OLG Hamm v. 7.8.2025 - 13 UF 76/25
Betriebliches Anrecht auf Kapitalzahlung kann nicht im Wertausgleich bei Scheidung berücksichtigt werden
Wird ein betriebliches Anrecht auf Kapitalzahlung zwischen Ehezeitende und Rechtskraft der Entscheidung zum Versorgungsausgleich fällig und ausbezahlt, kann es nicht mehr im Wertausgleich bei der Scheidung berücksichtigt werden. Für die Anwendung des § 27 VersAusglG auf Gegenanrechte der ausgleichsberechtigten Person ist dann kein Raum, wenn ein Ausgleich des ausbezahlten Anrechts in anderer Form (§§ 22, 23 VersAusglG oder Zugewinnausgleich) möglich ist.
Der Sachverhalt:
Mit Beschluss vom 12.5.2025 hatte das AG Münster die 1997 geschlossene Ehe der Beteiligten geschieden und eine Entscheidung über den für die Ehezeit durchzuführenden Versorgungsausgleich wie folgt getroffen:
„Im Wege der internen Teilung wird zu Lasten des Anrechts des Antragsgegners bei der T.-Versorgung (Vers. Nr. N01) zugunsten der Antragstellerin ein Anrecht in Höhe von 43.742,50 Euro nach Maßgabe der Teilungsordnung der T.-Versorgung, bezogen auf den 31.10.2024, übertragen.“
Bei dem Anrecht handelt es sich um ein Anrecht aus einer Kapitallebensversicherung, die aber bereits zum 1.2.2025 ausgelaufen war und vollständig an den Antragsgegner ausgezahlt wurde. Die Beschwerdeführerin rügte, dass aufgrund der Beendigung des Vertrages und der Auszahlung eine Teilung, wie vom AG ausgesprochen, nicht möglich sei. Bereits mit Schreiben vom 25.2.2025 hatte sie ihre Ansicht mitgeteilt, dass dieses Anrecht nicht in den Versorgungsausgleich einzubeziehen sei, da für den Antragsgegner keine Ansprüche aus dieser Versicherung mehr bestehen würden.

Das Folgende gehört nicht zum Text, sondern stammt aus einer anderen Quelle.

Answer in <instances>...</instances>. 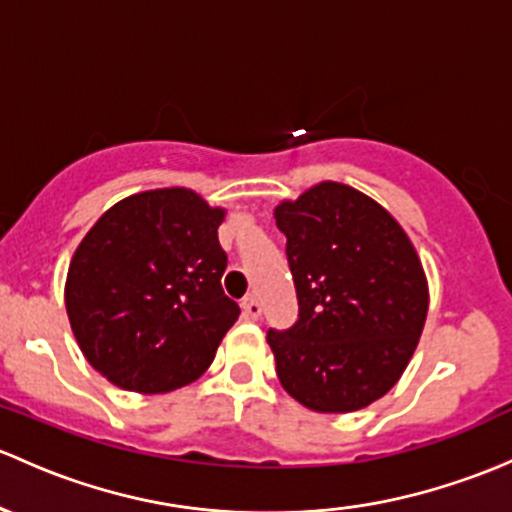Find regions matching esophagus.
Segmentation results:
<instances>
[{
  "label": "esophagus",
  "mask_w": 512,
  "mask_h": 512,
  "mask_svg": "<svg viewBox=\"0 0 512 512\" xmlns=\"http://www.w3.org/2000/svg\"><path fill=\"white\" fill-rule=\"evenodd\" d=\"M242 316H245L247 321H257L262 316V306L260 301H257L255 297H247L245 301H242Z\"/></svg>",
  "instance_id": "esophagus-1"
}]
</instances>
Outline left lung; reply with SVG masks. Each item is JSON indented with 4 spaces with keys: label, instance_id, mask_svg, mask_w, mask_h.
Wrapping results in <instances>:
<instances>
[{
    "label": "left lung",
    "instance_id": "left-lung-1",
    "mask_svg": "<svg viewBox=\"0 0 512 512\" xmlns=\"http://www.w3.org/2000/svg\"><path fill=\"white\" fill-rule=\"evenodd\" d=\"M299 301L267 343L284 390L306 410L346 414L387 395L410 365L429 284L410 235L358 188L321 181L274 208Z\"/></svg>",
    "mask_w": 512,
    "mask_h": 512
}]
</instances>
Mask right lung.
Wrapping results in <instances>:
<instances>
[{
  "instance_id": "add662e5",
  "label": "right lung",
  "mask_w": 512,
  "mask_h": 512,
  "mask_svg": "<svg viewBox=\"0 0 512 512\" xmlns=\"http://www.w3.org/2000/svg\"><path fill=\"white\" fill-rule=\"evenodd\" d=\"M225 208L184 186L122 198L95 220L68 267V321L102 378L164 395L201 378L240 309L220 289Z\"/></svg>"
}]
</instances>
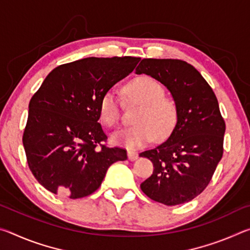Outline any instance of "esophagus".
<instances>
[{
  "instance_id": "1",
  "label": "esophagus",
  "mask_w": 250,
  "mask_h": 250,
  "mask_svg": "<svg viewBox=\"0 0 250 250\" xmlns=\"http://www.w3.org/2000/svg\"><path fill=\"white\" fill-rule=\"evenodd\" d=\"M126 153H128V159L130 161H134V160L138 159V153L135 151L128 150V152H126Z\"/></svg>"
}]
</instances>
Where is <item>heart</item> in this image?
Segmentation results:
<instances>
[{"mask_svg":"<svg viewBox=\"0 0 250 250\" xmlns=\"http://www.w3.org/2000/svg\"><path fill=\"white\" fill-rule=\"evenodd\" d=\"M122 91L125 104L139 105V109L133 116L134 125L113 134V142L135 149L146 146L153 137L156 141L170 137L179 122V108L174 99L164 95L162 84L149 76H141L126 83ZM99 117L110 128L120 124L121 103L115 92L107 91L101 97Z\"/></svg>","mask_w":250,"mask_h":250,"instance_id":"obj_1","label":"heart"}]
</instances>
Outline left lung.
<instances>
[{"mask_svg": "<svg viewBox=\"0 0 250 250\" xmlns=\"http://www.w3.org/2000/svg\"><path fill=\"white\" fill-rule=\"evenodd\" d=\"M135 74L162 83L179 108V122L167 140L140 153L153 163L142 192L167 206L192 201L209 184L223 156L226 125L216 96L203 76L180 59L145 58Z\"/></svg>", "mask_w": 250, "mask_h": 250, "instance_id": "8db88e82", "label": "left lung"}]
</instances>
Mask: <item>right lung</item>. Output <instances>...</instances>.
<instances>
[{
	"label": "right lung",
	"instance_id": "right-lung-1",
	"mask_svg": "<svg viewBox=\"0 0 250 250\" xmlns=\"http://www.w3.org/2000/svg\"><path fill=\"white\" fill-rule=\"evenodd\" d=\"M141 58L88 57L56 67L28 105L23 146L33 175L54 194L90 195L108 167L126 160V150L107 146L99 101Z\"/></svg>",
	"mask_w": 250,
	"mask_h": 250
}]
</instances>
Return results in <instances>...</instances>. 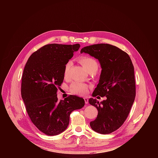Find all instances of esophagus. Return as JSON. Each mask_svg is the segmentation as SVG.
<instances>
[{"label": "esophagus", "mask_w": 158, "mask_h": 158, "mask_svg": "<svg viewBox=\"0 0 158 158\" xmlns=\"http://www.w3.org/2000/svg\"><path fill=\"white\" fill-rule=\"evenodd\" d=\"M84 99L85 103L86 104H88V102H89V99H88V98H84Z\"/></svg>", "instance_id": "1"}]
</instances>
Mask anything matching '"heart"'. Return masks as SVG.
<instances>
[{
    "instance_id": "1",
    "label": "heart",
    "mask_w": 158,
    "mask_h": 158,
    "mask_svg": "<svg viewBox=\"0 0 158 158\" xmlns=\"http://www.w3.org/2000/svg\"><path fill=\"white\" fill-rule=\"evenodd\" d=\"M78 60L87 73H96L97 72L98 69L99 64H98V62L96 61V60L94 59V58L88 57V56H82L78 59ZM71 65V62H68L65 65L64 70V75L65 77L68 75ZM87 87L86 85L81 82H73L70 87V91L73 93H74L78 95L85 94V93L87 92Z\"/></svg>"
}]
</instances>
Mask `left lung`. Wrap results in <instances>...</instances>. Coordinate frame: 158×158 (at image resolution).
<instances>
[{"label":"left lung","instance_id":"left-lung-1","mask_svg":"<svg viewBox=\"0 0 158 158\" xmlns=\"http://www.w3.org/2000/svg\"><path fill=\"white\" fill-rule=\"evenodd\" d=\"M97 59L101 67L99 83L92 94L97 98L106 97L99 102L90 98L98 114L90 123L93 130L103 134L119 128L126 121L136 96L134 69L129 55L119 48L108 44H94L83 48L81 53Z\"/></svg>","mask_w":158,"mask_h":158}]
</instances>
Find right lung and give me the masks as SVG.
<instances>
[{
	"label": "right lung",
	"mask_w": 158,
	"mask_h": 158,
	"mask_svg": "<svg viewBox=\"0 0 158 158\" xmlns=\"http://www.w3.org/2000/svg\"><path fill=\"white\" fill-rule=\"evenodd\" d=\"M79 44H48L27 60L22 77L21 95L33 124L48 136L64 131L74 110L84 107L83 98L71 95L58 101L57 88L63 82L64 70Z\"/></svg>",
	"instance_id": "right-lung-1"
}]
</instances>
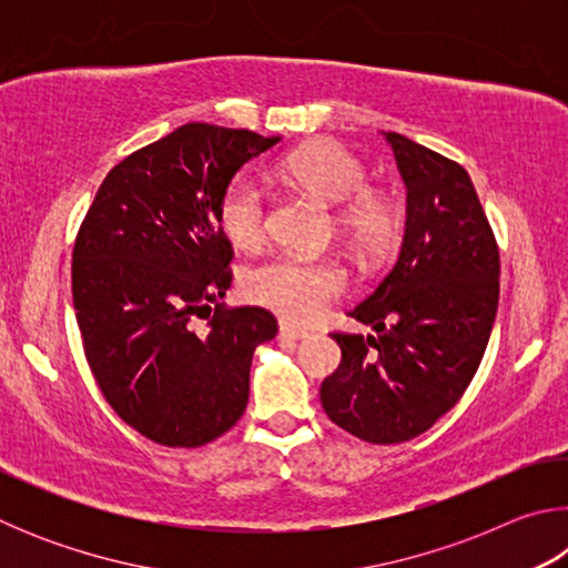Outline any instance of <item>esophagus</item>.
<instances>
[{
    "label": "esophagus",
    "instance_id": "34e87169",
    "mask_svg": "<svg viewBox=\"0 0 568 568\" xmlns=\"http://www.w3.org/2000/svg\"><path fill=\"white\" fill-rule=\"evenodd\" d=\"M307 331H303V328H293V325H287V323H281V338H287V341H303V338H307Z\"/></svg>",
    "mask_w": 568,
    "mask_h": 568
}]
</instances>
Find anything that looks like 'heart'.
Masks as SVG:
<instances>
[{
    "mask_svg": "<svg viewBox=\"0 0 568 568\" xmlns=\"http://www.w3.org/2000/svg\"><path fill=\"white\" fill-rule=\"evenodd\" d=\"M283 178L313 192L331 205H341L338 227L361 253H381L396 233V215L386 197L368 187V170L348 148L333 140H315L293 150L281 162ZM265 190L250 175L227 182L217 205V220L227 240L253 247L265 235ZM250 301L291 323H313L345 291V273L328 261L277 255L250 267L243 281Z\"/></svg>",
    "mask_w": 568,
    "mask_h": 568,
    "instance_id": "obj_1",
    "label": "heart"
}]
</instances>
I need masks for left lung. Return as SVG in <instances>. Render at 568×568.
Here are the masks:
<instances>
[{"mask_svg":"<svg viewBox=\"0 0 568 568\" xmlns=\"http://www.w3.org/2000/svg\"><path fill=\"white\" fill-rule=\"evenodd\" d=\"M406 182V235L393 271L351 318L373 335L331 333L338 371L323 381L328 418L368 444H403L456 406L491 338L498 245L458 162L386 132Z\"/></svg>","mask_w":568,"mask_h":568,"instance_id":"left-lung-1","label":"left lung"}]
</instances>
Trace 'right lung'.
Returning a JSON list of instances; mask_svg holds the SVG:
<instances>
[{
  "mask_svg": "<svg viewBox=\"0 0 568 568\" xmlns=\"http://www.w3.org/2000/svg\"><path fill=\"white\" fill-rule=\"evenodd\" d=\"M277 142L182 124L110 170L77 233L72 301L92 376L160 446L197 448L233 428L253 353L277 333L265 307L220 303L233 245L217 220L227 182ZM195 317L209 321L203 332Z\"/></svg>",
  "mask_w": 568,
  "mask_h": 568,
  "instance_id": "right-lung-1",
  "label": "right lung"
}]
</instances>
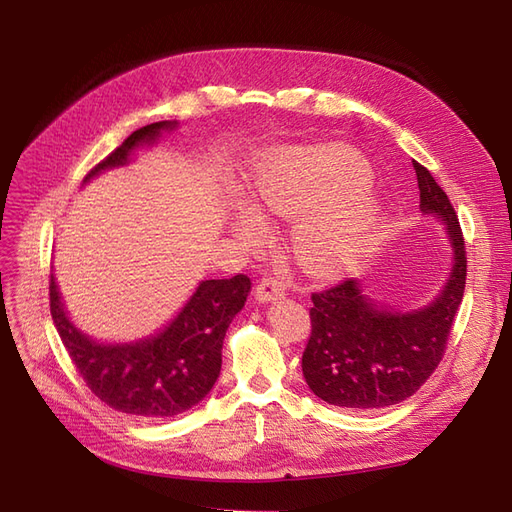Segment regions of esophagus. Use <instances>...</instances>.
I'll return each mask as SVG.
<instances>
[{
  "label": "esophagus",
  "mask_w": 512,
  "mask_h": 512,
  "mask_svg": "<svg viewBox=\"0 0 512 512\" xmlns=\"http://www.w3.org/2000/svg\"><path fill=\"white\" fill-rule=\"evenodd\" d=\"M254 297L258 303H271V301H277L284 297V284L277 280V277H262V280L256 284V290H254Z\"/></svg>",
  "instance_id": "esophagus-1"
}]
</instances>
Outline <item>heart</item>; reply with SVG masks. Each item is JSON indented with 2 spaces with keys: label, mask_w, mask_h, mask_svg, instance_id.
I'll return each mask as SVG.
<instances>
[{
  "label": "heart",
  "mask_w": 512,
  "mask_h": 512,
  "mask_svg": "<svg viewBox=\"0 0 512 512\" xmlns=\"http://www.w3.org/2000/svg\"><path fill=\"white\" fill-rule=\"evenodd\" d=\"M247 192L271 218L292 220L290 254L314 277H339L359 267L382 218L371 168L348 147L286 151L254 170ZM235 230L250 237L254 222L239 213Z\"/></svg>",
  "instance_id": "1"
}]
</instances>
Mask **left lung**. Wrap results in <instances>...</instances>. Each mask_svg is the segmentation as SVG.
I'll return each instance as SVG.
<instances>
[{
    "mask_svg": "<svg viewBox=\"0 0 512 512\" xmlns=\"http://www.w3.org/2000/svg\"><path fill=\"white\" fill-rule=\"evenodd\" d=\"M421 211L444 224L451 273L427 305L395 309L367 294L361 280L312 294V335L303 352V378L322 401L374 410L414 395L442 361L466 288V247L455 209L429 170L414 162Z\"/></svg>",
    "mask_w": 512,
    "mask_h": 512,
    "instance_id": "8db88e82",
    "label": "left lung"
}]
</instances>
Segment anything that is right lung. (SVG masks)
<instances>
[{
  "label": "right lung",
  "mask_w": 512,
  "mask_h": 512,
  "mask_svg": "<svg viewBox=\"0 0 512 512\" xmlns=\"http://www.w3.org/2000/svg\"><path fill=\"white\" fill-rule=\"evenodd\" d=\"M177 121H156L132 132L83 179L128 166L138 149L153 147ZM247 275L203 280L179 312L153 335L134 342H98L83 333L61 301L51 273V316L72 363L100 401L136 418H166L194 408L213 389L222 369L224 337L250 294Z\"/></svg>",
  "instance_id": "1"
}]
</instances>
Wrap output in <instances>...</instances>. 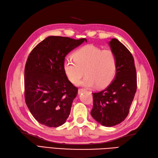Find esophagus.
<instances>
[{"mask_svg":"<svg viewBox=\"0 0 158 158\" xmlns=\"http://www.w3.org/2000/svg\"><path fill=\"white\" fill-rule=\"evenodd\" d=\"M86 91V89H83V88H81V89H79L78 90V94H81L82 92H84V91Z\"/></svg>","mask_w":158,"mask_h":158,"instance_id":"obj_1","label":"esophagus"}]
</instances>
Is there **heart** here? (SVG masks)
Instances as JSON below:
<instances>
[{"mask_svg":"<svg viewBox=\"0 0 158 158\" xmlns=\"http://www.w3.org/2000/svg\"><path fill=\"white\" fill-rule=\"evenodd\" d=\"M63 70L67 79L77 85L84 75L81 84L88 87L108 86L114 79L117 71L116 55L110 50H102L92 45L80 48L73 54V58H66Z\"/></svg>","mask_w":158,"mask_h":158,"instance_id":"obj_1","label":"heart"}]
</instances>
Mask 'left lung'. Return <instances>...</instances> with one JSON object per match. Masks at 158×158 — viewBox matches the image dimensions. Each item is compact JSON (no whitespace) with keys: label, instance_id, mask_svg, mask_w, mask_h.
Instances as JSON below:
<instances>
[{"label":"left lung","instance_id":"left-lung-1","mask_svg":"<svg viewBox=\"0 0 158 158\" xmlns=\"http://www.w3.org/2000/svg\"><path fill=\"white\" fill-rule=\"evenodd\" d=\"M117 60L115 79L106 89L93 93L91 115L105 127H113L127 118L137 91L134 58L125 46L116 38L109 42Z\"/></svg>","mask_w":158,"mask_h":158}]
</instances>
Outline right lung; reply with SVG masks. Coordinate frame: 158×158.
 Listing matches in <instances>:
<instances>
[{
    "instance_id": "1",
    "label": "right lung",
    "mask_w": 158,
    "mask_h": 158,
    "mask_svg": "<svg viewBox=\"0 0 158 158\" xmlns=\"http://www.w3.org/2000/svg\"><path fill=\"white\" fill-rule=\"evenodd\" d=\"M84 42L61 36H49L29 54L25 67V100L40 124L49 127L63 124L70 114L77 88L63 70L66 55Z\"/></svg>"
}]
</instances>
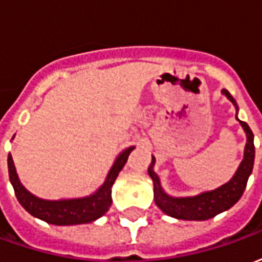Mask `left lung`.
<instances>
[{"label": "left lung", "mask_w": 262, "mask_h": 262, "mask_svg": "<svg viewBox=\"0 0 262 262\" xmlns=\"http://www.w3.org/2000/svg\"><path fill=\"white\" fill-rule=\"evenodd\" d=\"M222 94L234 105L236 112L238 114L236 99L231 97L230 92L227 90H222ZM236 119L240 122L243 130L246 133V137H247V143L244 147V156H243L242 163L234 172V176L216 189L205 191V192L192 195V196H172L170 193L165 192L161 187L160 177L154 171L156 157L151 156L148 176L153 180L154 184V202L165 214L180 220H208L214 217L216 214L230 209L234 203L238 202V199L242 198L243 192L246 189L248 177L253 172L255 148H254V135L251 129L248 127L246 122H242L237 116Z\"/></svg>", "instance_id": "left-lung-1"}]
</instances>
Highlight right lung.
Listing matches in <instances>:
<instances>
[{
	"label": "right lung",
	"mask_w": 262,
	"mask_h": 262,
	"mask_svg": "<svg viewBox=\"0 0 262 262\" xmlns=\"http://www.w3.org/2000/svg\"><path fill=\"white\" fill-rule=\"evenodd\" d=\"M14 139V137H12ZM135 146L122 150L118 157L115 159L114 164L106 174V178L101 187L91 195L82 198H70V199H57V201H49L42 199L31 193L26 189L19 177L16 174L12 156L8 154V172L9 181L14 187L15 195L18 198L19 203L29 212L32 216L37 219L48 222L50 225L56 226H73L92 223L101 216L108 212L112 203V185H114L116 177L119 176L120 170L127 161V157Z\"/></svg>",
	"instance_id": "add662e5"
}]
</instances>
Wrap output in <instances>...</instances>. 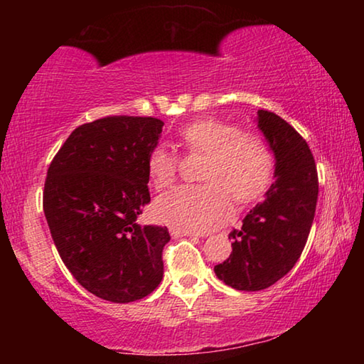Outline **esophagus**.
<instances>
[{
	"instance_id": "1",
	"label": "esophagus",
	"mask_w": 364,
	"mask_h": 364,
	"mask_svg": "<svg viewBox=\"0 0 364 364\" xmlns=\"http://www.w3.org/2000/svg\"><path fill=\"white\" fill-rule=\"evenodd\" d=\"M170 234L173 237H199V234H196L193 231H184V230H178V228H171Z\"/></svg>"
}]
</instances>
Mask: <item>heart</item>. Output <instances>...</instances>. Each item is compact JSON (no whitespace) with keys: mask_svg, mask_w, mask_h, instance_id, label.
I'll list each match as a JSON object with an SVG mask.
<instances>
[{"mask_svg":"<svg viewBox=\"0 0 364 364\" xmlns=\"http://www.w3.org/2000/svg\"><path fill=\"white\" fill-rule=\"evenodd\" d=\"M180 141L189 151L205 152L200 170L205 183L184 184L160 196L154 213L162 223L193 232L212 231L231 217L230 196L249 202L268 188L273 154L255 134L241 133L237 127L217 119H202L181 128ZM146 165L156 189L173 183L178 159L167 146L152 147Z\"/></svg>","mask_w":364,"mask_h":364,"instance_id":"obj_1","label":"heart"}]
</instances>
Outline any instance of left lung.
<instances>
[{
  "instance_id": "1",
  "label": "left lung",
  "mask_w": 364,
  "mask_h": 364,
  "mask_svg": "<svg viewBox=\"0 0 364 364\" xmlns=\"http://www.w3.org/2000/svg\"><path fill=\"white\" fill-rule=\"evenodd\" d=\"M257 127L274 156V183L264 199L230 232V258L213 268L236 291H262L294 268L315 218L318 173L305 139L269 110L257 112Z\"/></svg>"
}]
</instances>
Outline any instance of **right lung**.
Returning <instances> with one entry per match:
<instances>
[{
  "mask_svg": "<svg viewBox=\"0 0 364 364\" xmlns=\"http://www.w3.org/2000/svg\"><path fill=\"white\" fill-rule=\"evenodd\" d=\"M164 122L115 115L75 128L48 168L43 210L69 271L96 297L128 304L164 278L167 228L136 223L151 202L147 156Z\"/></svg>",
  "mask_w": 364,
  "mask_h": 364,
  "instance_id": "obj_1",
  "label": "right lung"
}]
</instances>
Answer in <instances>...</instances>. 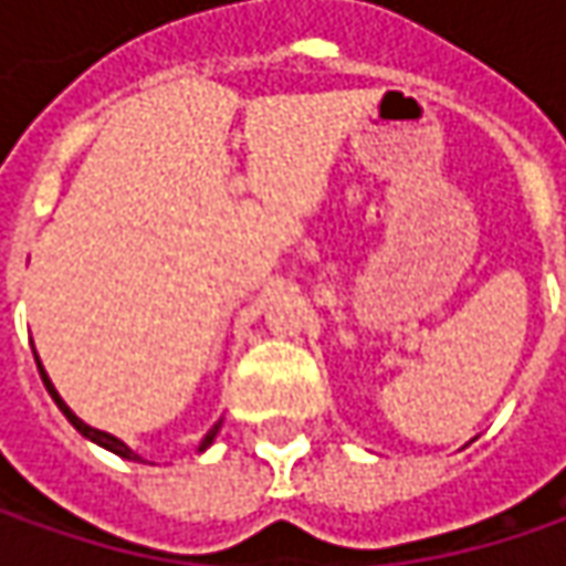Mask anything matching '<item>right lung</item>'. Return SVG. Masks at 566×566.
Returning <instances> with one entry per match:
<instances>
[{"mask_svg": "<svg viewBox=\"0 0 566 566\" xmlns=\"http://www.w3.org/2000/svg\"><path fill=\"white\" fill-rule=\"evenodd\" d=\"M36 368H40V378H43V384H46V390H50V397H53L55 406L62 409V416H65L69 422L75 424L77 431H81V434H84L87 441H94V444L106 447L109 453H116V457H122V460H138V453H135L132 447L125 444V441H119L116 434H109V431H99V428H94V424H87V422H84V419H77L75 412L69 409V402H65V400H62V397H59V390H55V387H53V380H50V375L43 371V365H40V359H36ZM220 424H223V419H220V422H213V428H210V431H207L205 438H201V444H198V453H205L207 447L213 444V438H217V431H220Z\"/></svg>", "mask_w": 566, "mask_h": 566, "instance_id": "1", "label": "right lung"}]
</instances>
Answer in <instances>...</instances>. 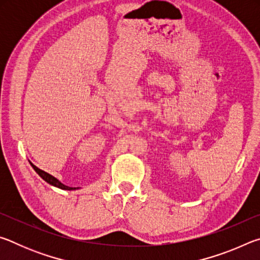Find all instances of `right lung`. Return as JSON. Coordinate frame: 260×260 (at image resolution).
I'll list each match as a JSON object with an SVG mask.
<instances>
[{"label":"right lung","mask_w":260,"mask_h":260,"mask_svg":"<svg viewBox=\"0 0 260 260\" xmlns=\"http://www.w3.org/2000/svg\"><path fill=\"white\" fill-rule=\"evenodd\" d=\"M29 162H30V161H29ZM30 165H32V167L34 169L35 172H37L39 175H40V177H41L43 180H45L46 182H48L49 184H51V186H55V187H57V188L64 189V190H74V189H77V188H72V187H68V186H65V184L61 183V182L59 181V180H57L55 177H52V175H50L49 173L45 172V171L40 170V169H39V167H37L35 165H33L32 162H30Z\"/></svg>","instance_id":"add662e5"}]
</instances>
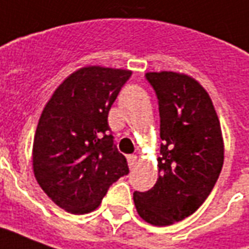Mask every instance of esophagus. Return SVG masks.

Nach Aufforderung hatte die Beschwerdeführerin mit Schreiben vom 26.3.2025 mitgeteilt, dass der Antragsgegner in der Ehezeit einen Ehezeitanteil von 87.485 € erworben hat und dies zu einem Ausgleichswert von 43.742,50 € führen würde. Auf dieser Grundlage hat das Familiengericht das Anrecht geteilt.
Die hiergegen gerichtete Beschwerde der T.-Versorgung war vor dem OLG erfolgreich.
Die Gründe:
Ein Wertausgleich bei der Scheidung findet hinsichtlich des Anrechts des Antragsgegners bei der T.-Versorgung (Vers. Nr. N01) nicht statt.
Grundsätzlich hatte das Anrecht zum Ende der Ehezeit, also zum 31.10.2024, noch bestanden und fiel in den Versorgungsausgleich (§ 5 Abs. 2 VersAusglG). Aber in den Wertausgleich können nur Anrechte einbezogen werden, die auch zum Zeitpunkt der Entscheidung noch existieren (BGH 16.12.2015 - XII ZB 450/13, FamRZ 2016, 69; BGH 6.11.2013 - XII ZB 22/13; BGH 18.4.2012 - XII ZB 325/11).
Dies war vorliegend jedenfalls in einer für den Wertausgleich bei der Scheidung erforderlichen Weise nicht mehr der Fall. Die Versicherungssumme war vollständig, einschließlich des Ehezeitanteils, an den Antragsgegner ausgekehrt worden, und zwar gemäß ihrer vertraglich festgelegten Bestimmung. Damit existierte das auszugleichende Anrecht jedenfalls nicht mehr beim Versorgungsträger, bei dem das AG die interne Teilung durchgeführt hat.
Der Senat sah auch keine Anhaltspunkte für eine Billigkeitskorrektur des Versorgungsausgleichs im Übrigen nach § 27 VersAusglG. Er ging vielmehr davon aus, dass ein Ausgleich des bereits ausgezahlten Anrechts anderweitig erfolgen kann. Dabei kann dahinstehen, ob dies über die §§ 22, 23 VersAusglG im Wertausgleich nach der Scheidung oder über den Zugewinnausgleich möglich ist.